Dispersants (C) which are suitable are a multiplicity of active compounds 
which are expediently classified into surface-active dispersants, such as 
nonionic, anionic, cationic and ampholytic dispersants, into partially 
surface-active dispersants, such as high-molecular-weight substances and 
natural products, and into dispersants generally having low surface 
activity, such as inorganic and special dispersion aids. An overview view 
is cited in Ullmans Encyklopadie der technischen Chemie [Ullmans 
Encyclopedia of Industrial Chemistry], Verlag Chemie Weinheim, 4th Edition 
1975, Volume 10, pp. 449-473. 
Preferably, the dispersant (C) is selected from the following dispersion 
aids below: 
1. Alkyl sulfates, for example having a chain length of 8-18 C atoms, alkyl 
ether sulfates having 8 -18 C atoms in the hydrophobic radical and 1-40 
ethylene oxide (EO) or propylene oxide (PO) units. 
2. Sulfonates, e.g. alkyl sulfonates having 8-18 C atoms, alkylaryl 
sulfonates having 8-18 C atoms, esters and half esters of sulfosuccinic 
acid with monohydric alcohols or alkylphenols having 4-15 C atoms; if 
appropriate these alcohols or alkylphenols can also be ethoxylated with 
1-40 EO units. 
3. Alkali metal salts and ammonium salts of carboxylic acids and 
poly(alkylene glycol)ether carboxylic acids having 8-20 C atoms in the 
alkyl, aryl, alkaryl or aralkyl radical and 1-40 EO or PO units. 
4. Partial phosphoric esters and their alkali metal salts and ammonium 
salts, e.g. alkyl and alkaryl phosphates having 8-20 C atoms in the 
organic radical, alkylether phosphates or alkarylether phosphates having 
8-20 C atoms in the alkyl or alkaryl and 1-40 EO units. 
5. Alkyl polyglycol ethers, preferably those having 2-40 EO units and alkyl 
radicals of 4-20 atoms. 
6. Alkylaryl polyglycol ethers having 2-40 EO units and 8-20 C atoms in the 
alkyl and aryl radicals. 
7. Ethylene oxide/propylene oxide (EO/PO) block copolymers having 8-40 EO 
or PO units. 
8. Fatty acid polyglycol esters having 6-24 C atoms and 2-40 EO units. 
9. Fatty esters of glycerol, sorbitol and pentaerythritol. 
10. Alkylpolyglycosides of the general formula R""--O--Z.sub.c, where R"" 

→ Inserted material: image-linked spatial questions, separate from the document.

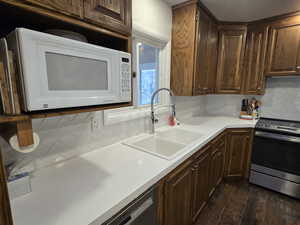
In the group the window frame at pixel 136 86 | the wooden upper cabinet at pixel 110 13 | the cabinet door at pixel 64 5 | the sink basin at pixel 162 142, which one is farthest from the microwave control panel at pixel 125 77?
the sink basin at pixel 162 142

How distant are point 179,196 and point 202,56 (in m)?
1.57

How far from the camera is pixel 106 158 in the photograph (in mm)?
1099

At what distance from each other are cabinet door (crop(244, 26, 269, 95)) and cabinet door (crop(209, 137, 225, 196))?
1.02 metres

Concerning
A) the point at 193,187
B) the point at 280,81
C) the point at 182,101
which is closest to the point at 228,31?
the point at 280,81

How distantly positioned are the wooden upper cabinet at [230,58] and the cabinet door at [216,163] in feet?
3.06

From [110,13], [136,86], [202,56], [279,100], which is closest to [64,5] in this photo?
[110,13]

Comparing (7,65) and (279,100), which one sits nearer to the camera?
(7,65)

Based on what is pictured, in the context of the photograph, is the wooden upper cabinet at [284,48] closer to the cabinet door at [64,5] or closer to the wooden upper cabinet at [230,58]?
the wooden upper cabinet at [230,58]

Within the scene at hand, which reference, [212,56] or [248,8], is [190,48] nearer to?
[212,56]

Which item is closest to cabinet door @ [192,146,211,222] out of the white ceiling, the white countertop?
the white countertop

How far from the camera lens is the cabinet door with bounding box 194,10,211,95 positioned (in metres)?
1.76

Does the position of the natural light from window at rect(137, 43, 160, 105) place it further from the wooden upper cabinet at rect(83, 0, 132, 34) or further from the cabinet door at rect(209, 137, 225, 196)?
the cabinet door at rect(209, 137, 225, 196)

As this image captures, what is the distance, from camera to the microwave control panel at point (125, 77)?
0.87m

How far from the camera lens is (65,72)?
2.18ft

denotes a linear or branched, saturated or unsaturated alkyl radical 
having on average 8-24 C atoms and Z.sub.o denotes an oligoglycoside 
radical having on average o=1-10 hexose or pentose units or mixtures 
thereof. 
11. Polar-group-containing linear organopolysiloxanes having alkoxy groups 
and up to 24 C atoms and/or up to 40 EO and/or PO groups. 

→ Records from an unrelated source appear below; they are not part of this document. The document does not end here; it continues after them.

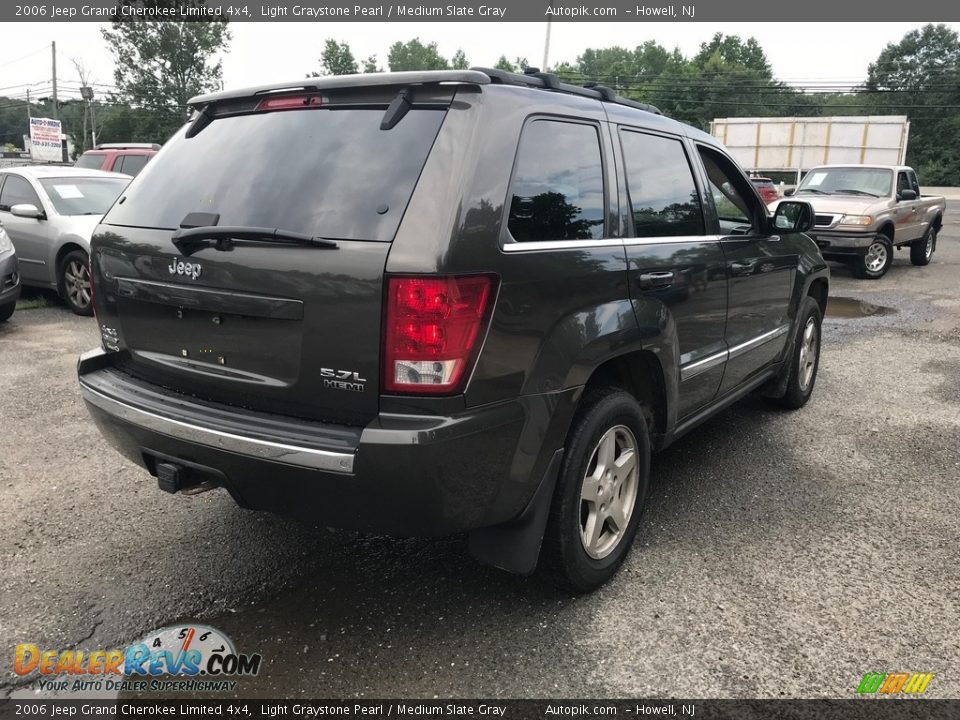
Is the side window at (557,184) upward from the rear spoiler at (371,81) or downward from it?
downward

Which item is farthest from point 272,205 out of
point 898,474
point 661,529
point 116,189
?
point 116,189

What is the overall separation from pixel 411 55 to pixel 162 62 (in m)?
67.3

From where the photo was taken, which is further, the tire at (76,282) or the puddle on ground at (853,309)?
the puddle on ground at (853,309)

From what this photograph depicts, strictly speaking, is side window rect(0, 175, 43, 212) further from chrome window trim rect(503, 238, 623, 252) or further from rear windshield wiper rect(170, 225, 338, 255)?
chrome window trim rect(503, 238, 623, 252)

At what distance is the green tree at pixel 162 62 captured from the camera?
200 feet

12. Salts of primary, secondary and tertiary fatty amines having 8-24 C 
atoms with acetic acid, sulfuric acid, hydrochloric acid and phosphoric 
acids. 
13. Quaternary alkyl- and alkylbenzylammonium salts, whose alkyl groups 
have 1-24 C atoms, in particular the halides, sulfates, phosphates, 
acetates and hydroxides. 
14. Alkylpyridinium, alkylimidazolinium and alkyloxazolinium salts whose 
alkyl chain has up to 18 C atoms, especially in the form of their halides, 
sulfates, phosphates and acetates. 
15. High-molecular-weight substances such as polymers, e.g. poly(vinyl 
alcohol) and mixed polymers, such as vinylacetate/ethylene polymers. 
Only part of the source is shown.